Ann, que había oído hablar a las niñas, explicó:
—Mi mamá es muy buena y siempre piensa que Joey se portará bien.
Al principio, Joey no hizo ninguna travesura. Pero cuando llevaba unos minutos quieto empezó a importunar a Pete.
Yo sé lanzar una pelota mucho más lejos que tú, y remo en una barca mucho más deprisa, y soy mucho más rápido que tú nadando por debajo del agua.
—Ya lo veremos cualquier día —contestó Pete, sin hacerle mucho caso.
Pam se llevó a un lado a Ann Hunter para preguntarle:
—¿Joey siempre fanfarronea tanto?
—Sí.
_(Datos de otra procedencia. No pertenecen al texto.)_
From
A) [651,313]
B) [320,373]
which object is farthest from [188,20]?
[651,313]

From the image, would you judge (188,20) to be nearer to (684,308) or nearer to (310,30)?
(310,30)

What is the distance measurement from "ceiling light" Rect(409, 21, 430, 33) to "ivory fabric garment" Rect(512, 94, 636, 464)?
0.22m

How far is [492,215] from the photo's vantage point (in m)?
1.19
Y ésa es una de las cosas por las que es tan antipático a todos.
Los niños estuvieron haciendo juegos durante dos horas. La señora Hunter les ayudó a jugar a las sillas musicales. Cuando a Ricky le tocó sentarse enfrente de Joey éste se dejó caer sentado sobre el pecoso Hollister, y hubo que expulsar a Joey del juego.
—Seguro que te has creído que yo era Pam —rió Ricky, divertido—. ¿Por qué se te ocurre sentarte encima de un chico?
—Estate quieto —gritó Joey, dando a Ricky un fuerte empujón.
—Basta, Joey —dijo con severidad la señora Hunter, mientras Joey se ponía muy hosco y se marchaba a un rincón.
Fue Holly quien ganó y recibió como premio una muñeca muy pequeñita, vestida de encaje.
—Voy a llamarla Ann, como tú —dijo Holly a Ann Hunter.
Después, todos los niños salieron al jardín, donde había columpios y toboganes, y se divirtieron mucho durante veinte minutos.
Entonces la señora Hunter les hizo pasar al porche, donde se habían preparado mesas y sillas. Todos corrieron a ocupar sus puestos.
Cada niño encontró en su sitio un gran plato de crema helada, un pedazo de pastel y un pequeño obsequio. Todos abrieron los envoltorios que contenían gorritos de papel y notitas en donde se les decía la buenaventura. Sonaron muchas carcajadas, mientras cada uno leía en voz alta las cosas que les predecía la notita.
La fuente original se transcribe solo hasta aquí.